ATHENS (Reuters) - A senior aide to Greece’s prime minister resigned on Wednesday after the far-right Golden Dawn party said a video showed him suggesting the government had tried to press judges to jail its members.
Government Secretary General Takis Baltakos did not refer directly to the comments he was reported to have made in the video, but said he was stepping down because of the furor caused by the video released online and shown on television.
Police and magistrates have been investigating charges that Golden Dawn, its members and supporters were involved in a series of violent attacks, including the killing of a left-wing rapper in September.
The anti-immigrant party, which rode a wave of anger against harsh austerity measures to become the third largest political force at elections in 2012, has denied any wrongdoing and accused the government of a politically motivated crackdown.
Golden Dawn’s leader and other senior members have been detained pending trial on charges of belonging to a criminal organization.
The video, which appeared to have been secretly recorded, shows Baltakos talking to a person off screen.
When asked in the video why the MPs had been detained, Baltakos makes a hand gesture of a phone call being made. When asked if Justice Minister Charalambos Athanassiou and Police Minister Nikos Dendias made the call, he replies: “Who else?”
Both ministers issued a statement denying any involvement. Athanassiou said: “Greek justice is independent”.
Without referring to the video, Baltakos said in a statement that he had talked to Golden Dawn spokesman Ilias Kasidiaris, who accused him of being part of a conspiracy against the party.
“I denied it and tried to get rid of the pressure. Everything I said during the discussion was aimed at this, and nothing else, just to get rid of this pressure,” Baltakos said.
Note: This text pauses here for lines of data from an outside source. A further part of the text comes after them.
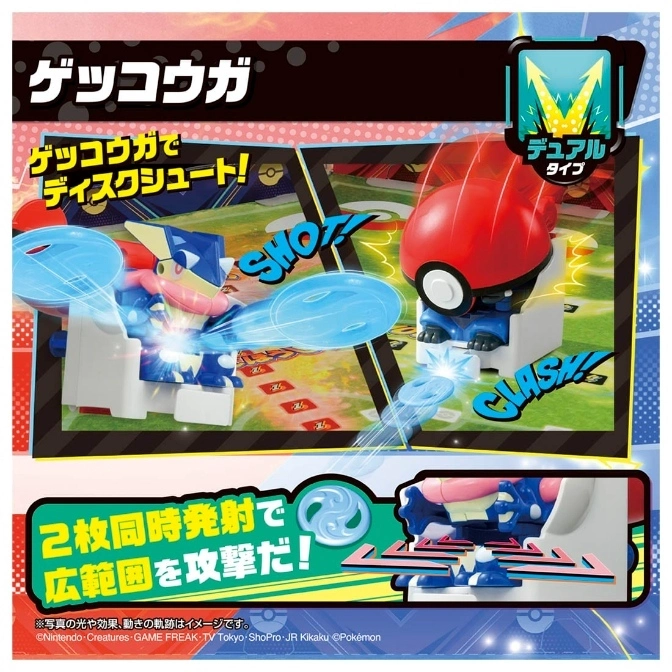  Greninja & Poké Ball Dual Type disc shooter toy in action, firing discs on a game board.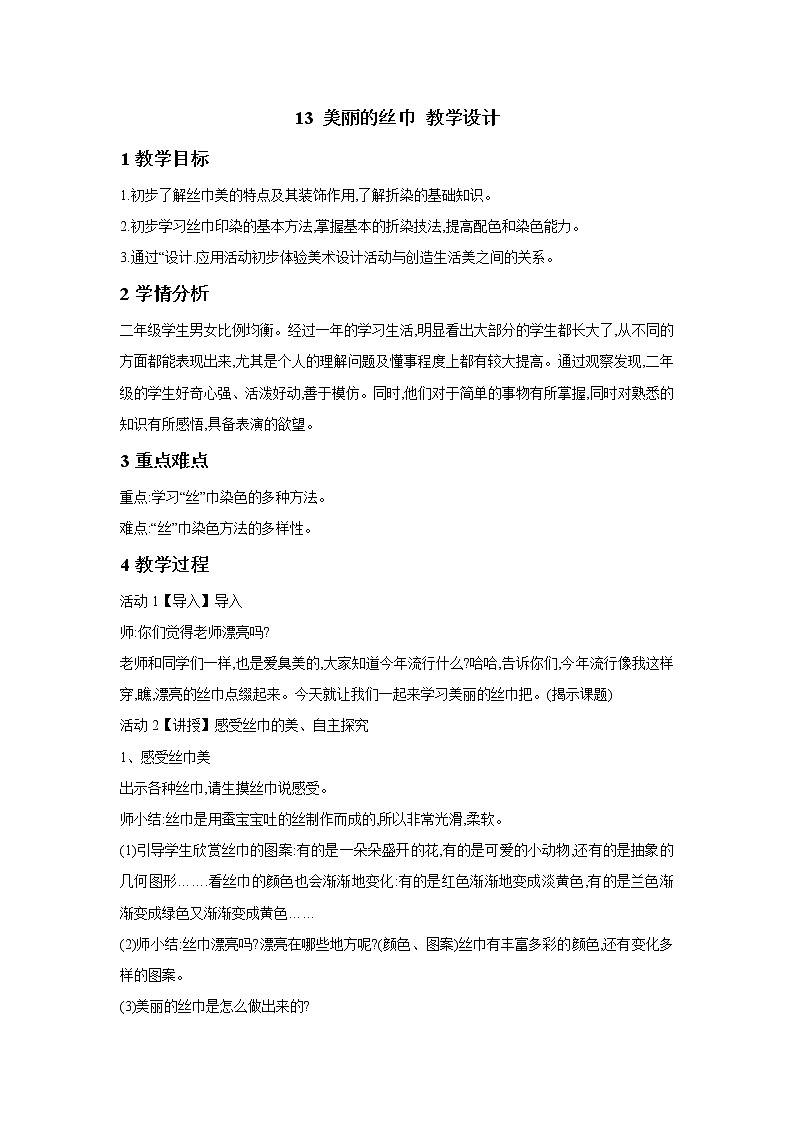 浙美版美术二年级下册 13 美丽的丝巾 教学设计 (3)第1页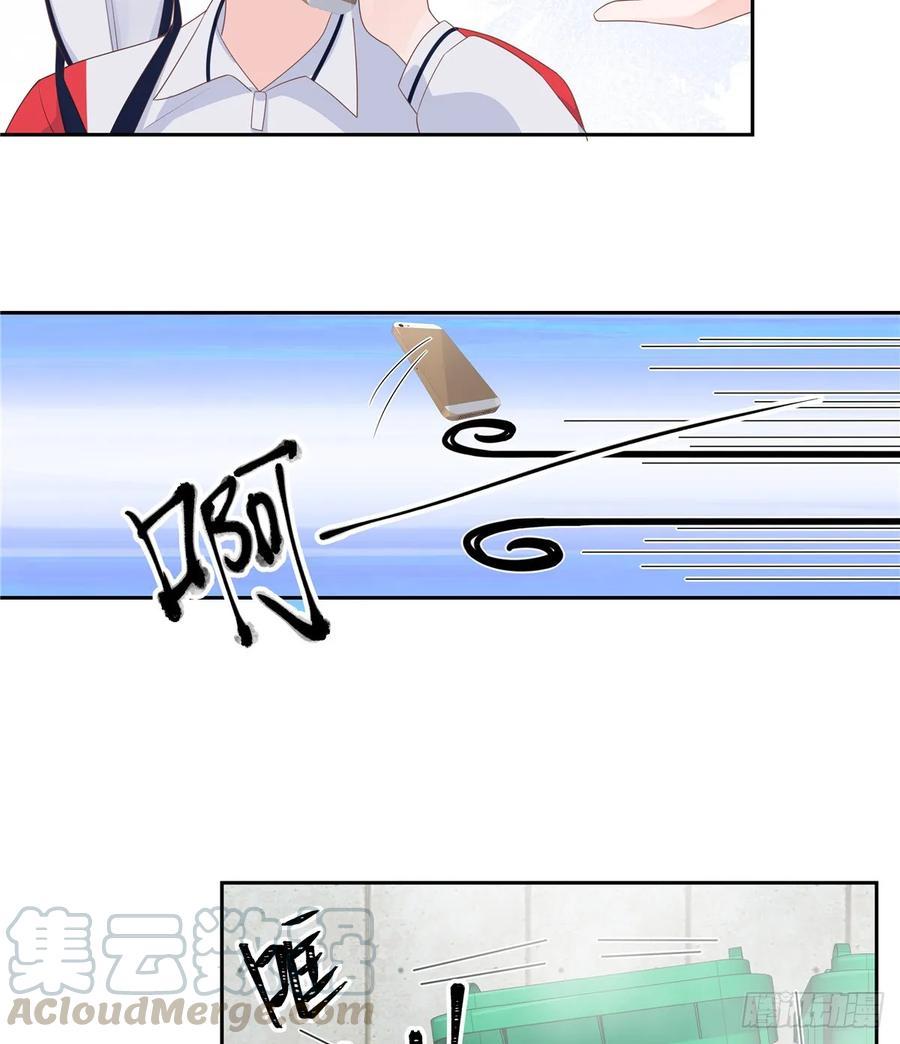 《国民校草是女生》第八十一话 在一起了？！ 第40页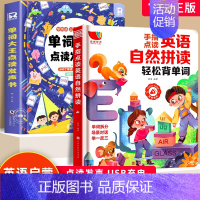 [2册]英语自然拼读+英语单词大王发声书 [正版]英语单词大王点读发声书 幼儿启蒙早教书有声读物会说话的早教有声书0到3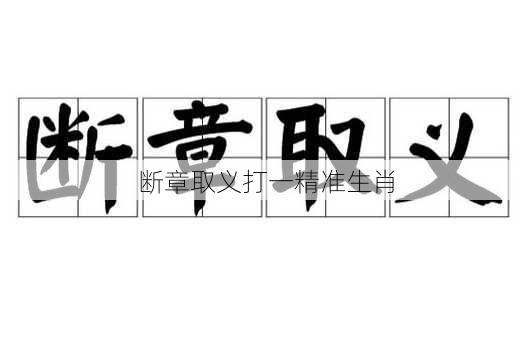 断章取义打一精准生肖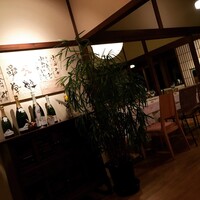 オーベルジュ ド マノワール吉庭 - 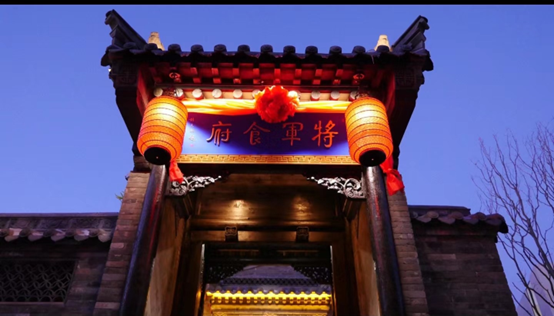 微信图片_20240516082028.png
“I submitted my resignation due to the uproar and for personal reasons. I‘m sorry for the trouble caused,” he said.
Kasidiaris, a Golden Dawn lawmaker, had earlier presented a copy of what he called a transcript of the video to parliament, saying it proved the investigations were a government conspiracy.
“A senior government official confesses that the charges were pressed against Golden Dawn because it’s stealing votes from (Prime Minister Antonis) Samaras,” Kasidiaris told lawmakers.
Parliament later on Wednesday voted to strip legal immunities from Kasidiaris and four other Golden Dawn lawmakers, clearing the way for another round of criminal charges against its members.
Four of the lawmakers named on Wednesday, including the party leader’s wife Eleni Zaroulia, will now be charged with belonging to a criminal organization, said authorities.
Kasidiaris, now that his immunity from prosecution has gone, faces a lesser charge of carrying an unregistered firearm.
Investigating magistrates have said they plan to charge all 18 people elected as Golden Dawn lawmakers in 2012 and other senior supporters with membership of a criminal organization. Six of them are already in pre-trial detention.